Incompatibilité radicale de la confiance et de la protection des données et de l’identité

L’important vol de données personnelles et confidentielles qui a eu lieu au siège social des Caisses populaires Desjardins en 2019 devrait nous avoir appris que la confiance fait mauvais ménage avec la protection de nos données. Les données des clients de Desjardins n’étaient pas en sécurité parce qu’ils ont fait confiance à Desjardins pour collecter et pour protéger toutes sortes de données servant à les identifier et à documenter leurs habitudes financières. Elles étaient encore moins en sécurité parce que Desjardins, qui faisait confiance aux employés qui avaient accès à cette base de données, n’a pas pris les précautions nécessaires pour repérer rapidement ceux d’entre eux qui essaieraient de voler ces données et de les revendre sur le marché noir. C’est à cause de ce manque méfiance que les données de millions de clients de Desjardins ont été volées, circulent depuis sur le Dark Web et sont utilisées pour usurper leur identité, notamment afin de contracter des prêts et faire des achats en se faisant passer pour eux.

Une des premières choses que Desjardins a fait pour rassurer ses clients, c’est de les inviter à s’inscrire chez Equifax, une société d’évaluation de la cote de crédit, pour recevoir des notifications si un voleur d’identité était à l’origine d’une demande de vérification de leur cote de crédit. Le problème, c’est qu’il faut faire confiance à Equifax, qui collecte toutes sortes d’informations personnelles et confidentielles sur des centaines de millions de personnes (surtout en Amérique du Nord) et sur leurs dossiers de crédit, et qui a été la cible d’un important vol de données en 2017. Voilà qui n’est guère rassurant. Ce qui est encore pire, c’est que ces données sont collectées, par l’intermédiaire des institutions financières, depuis longtemps déjà, et ce, sans le consentement des personnes concernées, qu’elles se soient inscrites ou non pour recevoir des notifications quand une enquête de crédit est faite. Au lieu de nous rassurer par la protection qu’elle nous offrirait, cette société d’évaluation de la cote de crédit devrait accroître nos inquiétudes, du seul fait qu’elle existe et collecte toutes ces données sur nous, lesquelles peuvent bien sûr être volées.

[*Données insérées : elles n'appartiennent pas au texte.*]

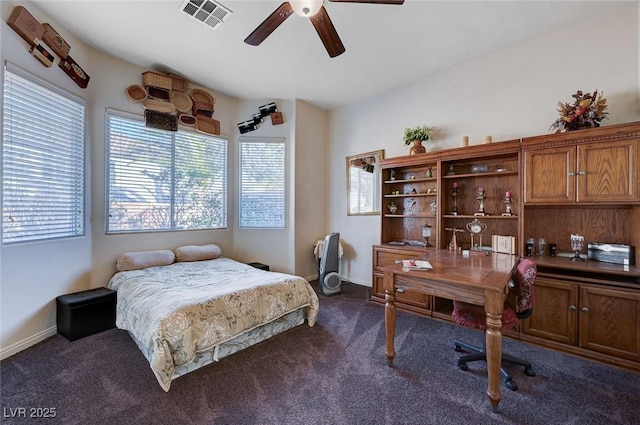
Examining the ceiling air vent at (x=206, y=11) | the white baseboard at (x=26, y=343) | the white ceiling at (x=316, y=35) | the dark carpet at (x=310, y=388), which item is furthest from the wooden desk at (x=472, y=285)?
the white baseboard at (x=26, y=343)

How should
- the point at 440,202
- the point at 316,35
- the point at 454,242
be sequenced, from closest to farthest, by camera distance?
the point at 316,35, the point at 454,242, the point at 440,202

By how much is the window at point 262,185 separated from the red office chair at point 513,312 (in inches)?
123

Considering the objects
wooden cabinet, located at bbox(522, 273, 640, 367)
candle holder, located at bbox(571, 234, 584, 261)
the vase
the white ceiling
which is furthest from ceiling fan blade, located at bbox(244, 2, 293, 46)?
candle holder, located at bbox(571, 234, 584, 261)

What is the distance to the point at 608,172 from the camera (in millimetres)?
2225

Le gouvernement du Québec et les médias de masse, comme dans tant d’autres pays occidentaux, ont profité du mécontentement et de la peur des Québécois pour promouvoir l’identité numérique et l’utilisation de données biométriques, qui sont censés nous protéger contre le vol de données et l’usurpation de données. Il s’agit de rattacher progressivement à notre identité numérique notre permis de conduire, notre dossier de santé, nos autres dossiers gouvernementaux, nos polices d’assurance, nos comptes bancaires, nos cartes de crédit, nos titres de transport en commun et tant d’autres choses afin de vérifier l’identité des personnes – notamment grâce à l’authentification biométrique – pour contrôler l’accès aux documents et aux dossiers qui nous concernent. Et en plus, ça serait commode, puisque l’identité numérique qui serait installée sur nos téléphones nous permettrait d’avoir constamment à portée de la main tout ce dont nous pourrions avoir besoin pour nous identifier, pour avoir accès à des services publics et privés ou à des lieux, pour partager notre dossier médical avec des professionnels de la santé, pour effectuer des transactions financières, pour prendre l’autobus, le train ou l’avion, pour traverser une frontière, pour faire une réclamation auprès d’un assureur, etc.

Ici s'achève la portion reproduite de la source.